*WORK TO DO:* Repeat the passage on digital filter design between "Unless the sample" and "be an issue.", inclusive, swapping "sample rate" for "sampling frequency".

*TEXT TO READ:*
>>
Unless the sample rate is fixed by some outside constraint, selecting a suitable sample rate is an important design decision. A high rate will require more in terms of computational resources, but less in terms of anti-aliasing filters. Interference and beating with other signals in the system may also be an issue.

==== Anti-aliasing ====

For any digital filter design, it is crucial to analyze and avoid aliasing effects. Often, this is done by adding analog anti-aliasing filters at the input and output, thus avoiding any frequency component above the Nyquist frequency. The complexity (i.e., steepness) of such filters depends on the required signal-to-noise ratio and the ratio between the sampling rate and the highest frequency of the signal.
<<
*DATASET CONTENT:*
>>
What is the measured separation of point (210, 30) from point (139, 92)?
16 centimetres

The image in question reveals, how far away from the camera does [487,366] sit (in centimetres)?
<<
*SOLVED EXERCISE:*
Unless the sampling frequency is fixed by some outside constraint, selecting a suitable sampling frequency is an important design decision. A high rate will require more in terms of computational resources, but less in terms of anti-aliasing filters. Interference and beating with other signals in the system may also be an issue.